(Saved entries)
═══

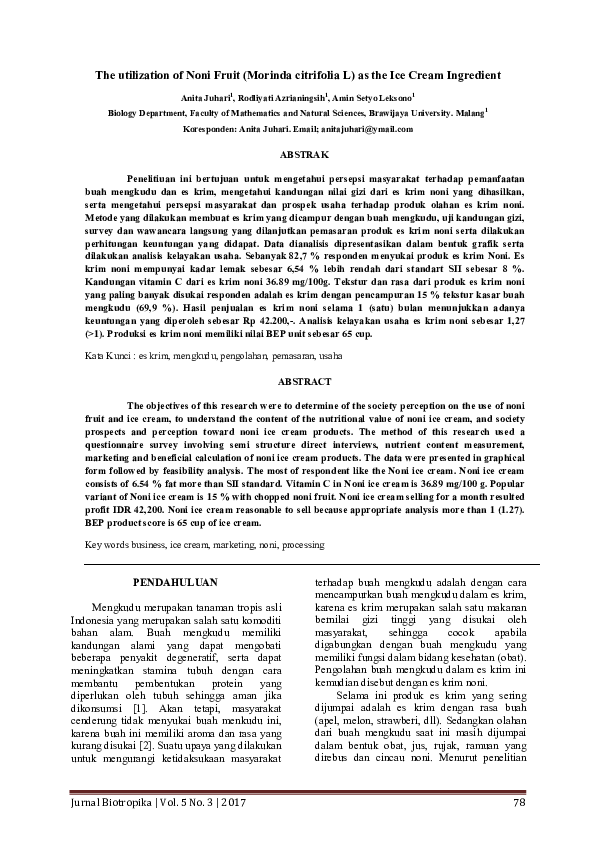 The utilization of Noni Fruit (Morinda citrifolia L) as the Ice Cream Ingredient

Anita Juhari$^1$, Rodliyati Azrianingsih$^1$, Amin Setyo Leksono$^1$

Biology Department, Faculty of Mathematics and Natural Sciences, Brawijaya University. Malang$^1$

Koresponden: Anita Juhari. Email; anitajuhari@ymail.com

ABSTRAK

Penelitiuan ini bertujuan untuk mengetahui persepsi masyarakat terhadap pemanfaatan buah mengkudu dan es krim, mengetahui kandungan nilai gizi dari es krim noni yang dihasilkan, serta mengetahui persepsi masyarakat dan prospek usaha terhadap produk olahan es krim noni. Metode yang dilakukan membuat es krim yang dicampur dengan buah mengkudu, uji kandungan gizi, survey dan wawancara langsung yang dilanjutkan pemasaran produk es krim noni serta dilakukan perhitungan keuntungan yang didapat. Data dianalisis dipresentasikan dalam bentuk grafik serta dilakukan analisis kelayakan usaha. Sebanyak 82,7 % responden menyukai produk es krim Noni. Es krim noni mempunyai kadar lemak sebesar 6,54 % lebih rendah dari standart SII sebesar 8 %. Kandungan vitamin C dari es krim noni 36.89 mg/100g. Tekstur dan rasa dari produk es krim noni yang paling banyak disukai responden adalah es krim dengan pencampuran 15 % tekstur kasar buah mengkudu (69,9 %). Hasil penjualan es krim noni selama 1 (satu) bulan menunjukkan adanya keuntungan yang diperoleh sebesar Rp 42.200,-. Analisis kelayakan usaha es krim noni sebesar 1,27 (>1). Produksi es krim noni memiliki nilai BEP unit sebesar 65 cup.

Kata Kunci : es krim, mengkudu, pengolahan, pemasaran, usaha

ABSTRACT

The objectives of this research were to determine of the society perception on the use of noni fruit and ice cream, to understand the content of the nutritional value of noni ice cream, and society prospects and perception toward noni ice cream products. The method of this research used a questionnaire survey involving semi structure direct interviews, nutrient content measurement, marketing and beneficial calculation of noni ice cream products. The data were presented in graphical form followed by feasibility analysis. The most of respondent like the Noni ice cream. Noni ice cream consists of 6.54 % fat more than SII standard. Vitamin C in Noni ice cream is 36.89 mg/100 g. Popular variant of Noni ice cream is 15 % with chopped noni fruit. Noni ice cream selling for a month resulted profit IDR 42,200. Noni ice cream reasonable to sell because appropriate analysis more than 1 (1.27). BEP product score is 65 cup of ice cream.

Key words business, ice cream, marketing, noni, processing

PENDAHULUAN

Mengkudu merupakan tanaman tropis asli Indonesia yang merupakan salah satu komoditi bahan alam. Buah mengkudu memiliki kandungan alami yang dapat mengobati beberapa penyakit degeneratif, serta dapat meningkatkan stamina tubuh dengan cara membantu pembentukan protein yang diperlukan oleh tubuh sehingga aman jika dikonsumsi [1]. Akan tetapi, masyarakat cenderung tidak menyukai buah menkudu ini, karena buah ini memiliki aroma dan rasa yang kurang disukai [2]. Suatu upaya yang dilakukan untuk mengurangi ketidaksukaan masyarakat terhadap buah mengkudu adalah dengan cara mencampurkan buah mengkudu dalam es krim, karena es krim merupakan salah satu makanan bernilai gizi tinggi yang disukai oleh masyarakat, sehingga cocok apabila digabungkan dengan buah mengkudu yang memiliki fungsi dalam bidang kesehatan (obat). Pengolahan buah mengkudu dalam es krim ini kemudian disebut dengan es krim noni.

Selama ini produk es krim yang sering dijumpai adalah es krim dengan rasa buah (apel, melon, strawberi, dll). Sedangkan olahan dari buah mengkudu saat ini masih dijumpai dalam bentuk obat, jus, rujak, ramuan yang direbus dan cincau noni. Menurut penelitian

Jurnal Biotropika | Vol. 5 No. 3 | 2017 78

═══

§ **PROBLEM**
Output nothing but the number of lines in the data containing the string "Juhari".

§ **SOLUTION TO THE PROBLEM**
2